Signs Done Well - VI

Tuesday, February 09, 2016

            Before the day was over on which Jesus had fed the masses, he performed another amazing sign.  His disciples began their trip back across Lake Galilee to their home base at Capernaum, but the Lord was not with them.  They had traveled between three and four miles in the boat when suddenly Jesus caught up to them, not in another boat, but walking upon the water.

            This defies all we know about science and physics and natural laws – thus the miraculous sign.  It was such a violation of these things that when the men who loved Him most saw him approach, they were very frightened.  Jesus assures them it is him, and that they need not fear (John 6:16-21).

            When Jesus says “It is I” in verse 20, he kicks off a series of these “I Am” statements in the rest of the chapter (e.g. verse 35).  This is a statement, a claim, of divinity.  Only God says “I Am” in this way in the Bible.  Jesus is, subtly in one sense, not so subtly in another, claiming to be God.  This makes sense.  Only God could do what Jesus did in this sign.

* **Recorded information**:
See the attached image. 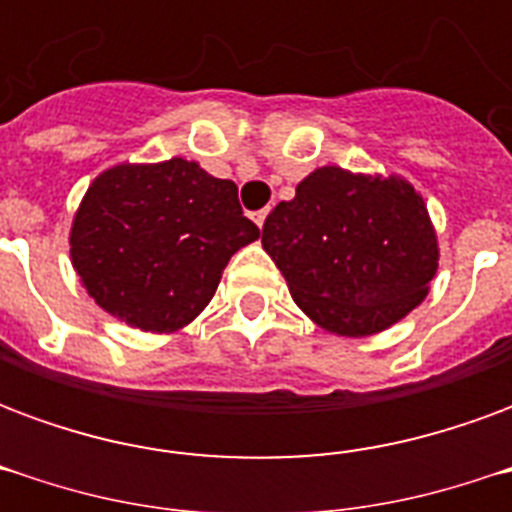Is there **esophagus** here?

* **Requirement**:
Please list every Bible chapter-and-verse reference cited in the post about Jesus walking on the water above.

* **Response to the task**:
- John 6:16-21
- verse 20
- verse 35